Your task:
Copy exactly everything from the line containing "in this image?" down to the end of the data below.

[Data from a collection]
━━━━

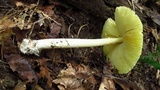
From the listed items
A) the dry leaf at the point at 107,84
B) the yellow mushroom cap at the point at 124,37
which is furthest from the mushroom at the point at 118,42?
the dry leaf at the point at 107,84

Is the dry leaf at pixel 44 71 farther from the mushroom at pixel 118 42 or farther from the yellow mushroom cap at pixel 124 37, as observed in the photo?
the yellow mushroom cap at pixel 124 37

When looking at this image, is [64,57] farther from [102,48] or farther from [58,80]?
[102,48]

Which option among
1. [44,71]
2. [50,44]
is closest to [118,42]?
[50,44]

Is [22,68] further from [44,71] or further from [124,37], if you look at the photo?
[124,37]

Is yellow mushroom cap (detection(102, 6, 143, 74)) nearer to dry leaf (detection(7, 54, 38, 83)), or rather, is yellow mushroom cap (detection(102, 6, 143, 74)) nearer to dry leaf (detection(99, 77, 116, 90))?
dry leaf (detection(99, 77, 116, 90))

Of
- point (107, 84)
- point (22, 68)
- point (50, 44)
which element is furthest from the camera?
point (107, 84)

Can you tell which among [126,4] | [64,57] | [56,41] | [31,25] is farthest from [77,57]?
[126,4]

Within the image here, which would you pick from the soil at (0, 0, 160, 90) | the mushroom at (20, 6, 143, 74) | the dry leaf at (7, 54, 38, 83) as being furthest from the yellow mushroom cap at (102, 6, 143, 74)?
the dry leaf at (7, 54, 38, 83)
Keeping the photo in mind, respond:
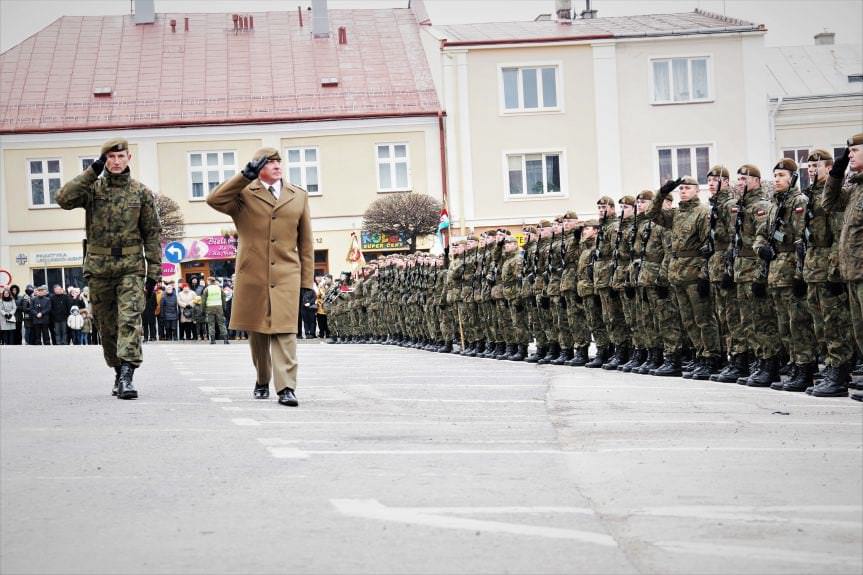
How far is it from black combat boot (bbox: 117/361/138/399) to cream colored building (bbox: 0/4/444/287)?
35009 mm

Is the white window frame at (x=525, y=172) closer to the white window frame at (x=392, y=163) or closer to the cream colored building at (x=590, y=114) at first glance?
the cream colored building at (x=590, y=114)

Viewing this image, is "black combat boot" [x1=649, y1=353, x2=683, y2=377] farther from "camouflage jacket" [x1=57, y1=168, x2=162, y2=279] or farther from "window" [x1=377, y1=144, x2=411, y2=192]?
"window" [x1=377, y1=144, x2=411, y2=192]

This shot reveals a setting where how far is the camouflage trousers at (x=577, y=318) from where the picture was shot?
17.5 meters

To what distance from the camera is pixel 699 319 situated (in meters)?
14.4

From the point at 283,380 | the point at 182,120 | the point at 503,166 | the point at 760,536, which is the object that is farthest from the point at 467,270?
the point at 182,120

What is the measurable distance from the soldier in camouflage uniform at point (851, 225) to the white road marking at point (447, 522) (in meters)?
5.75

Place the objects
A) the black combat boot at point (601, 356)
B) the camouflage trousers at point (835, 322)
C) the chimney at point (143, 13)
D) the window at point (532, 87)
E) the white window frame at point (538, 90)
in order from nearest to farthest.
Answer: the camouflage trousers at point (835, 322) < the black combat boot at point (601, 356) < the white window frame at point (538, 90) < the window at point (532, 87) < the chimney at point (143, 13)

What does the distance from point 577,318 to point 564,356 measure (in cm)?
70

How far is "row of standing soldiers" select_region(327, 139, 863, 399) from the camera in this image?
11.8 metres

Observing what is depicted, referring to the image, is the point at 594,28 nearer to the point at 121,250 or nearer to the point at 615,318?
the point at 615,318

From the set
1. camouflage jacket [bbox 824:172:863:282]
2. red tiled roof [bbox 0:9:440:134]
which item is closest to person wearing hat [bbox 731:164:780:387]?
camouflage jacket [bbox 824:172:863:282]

━━━━

Solution for this exercise:
How far is "row of standing soldiers" select_region(327, 139, 863, 399) from the camera in this image?
11.8 metres

Observing what is depicted, referring to the image, is the point at 594,28 nearer to the point at 121,250 or nearer to the point at 615,318?
the point at 615,318

From the set
1. camouflage jacket [bbox 824:172:863:282]
2. red tiled roof [bbox 0:9:440:134]
which item is closest to person wearing hat [bbox 731:164:780:387]?
camouflage jacket [bbox 824:172:863:282]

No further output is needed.